The government has proposed in Budget 2022 to apply the Cukai Makmur on businesses (other than micro, small, and medium-sized firms) that make a large income during the Covid-19 period, effective in the assessment year of 2022. Chargeable income over RM100 million would be taxed at a rate of 33%, while chargeable income up to RM100 million will be taxed at a rate of 24 percent.

“Around 15% of publicly traded companies generate more than RM100 million profit before tax, and the total earnings impact on the FTSE Bursa Malaysia KLCI (FBM KLCI) heavyweights will be roughly 10% -12% (back of the envelope calculation),” the brokerage said in a note on Sunday (Oct 31).
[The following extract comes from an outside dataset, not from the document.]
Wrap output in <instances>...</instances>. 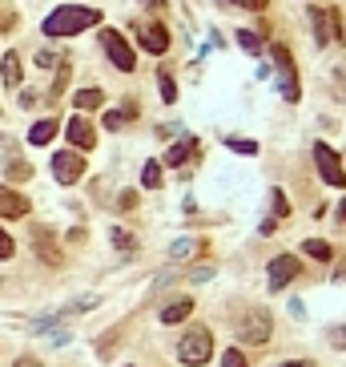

Malacca Securities stated that stockbroking businesses and Bursa Malaysia may also see a decline in trading activity following the abolition of the RM200 contract notes stamp duty cap on January 1, 2022.

The RM200 stamp duty threshold was imposed in 2003 to stimulate Malaysia’s capital market.

Despite the proposed Cukai Makmur, Malacca Securities anticipated certain beneficiaries from Budget 2022, including those in the automobile, consumer, telecommunications, technology, healthcare, e-sports, tourism, and healthcare sectors.

The brokerage is unaffiliated with the construction, property, security, and defence industries, as well as transportation and logistics.

Regarding the FBM KLCI’s performance, it stated: “Support is positioned around 1,548, followed by 1,514. Meanwhile, resistance is estimated to be between 1,581 and 1,604.”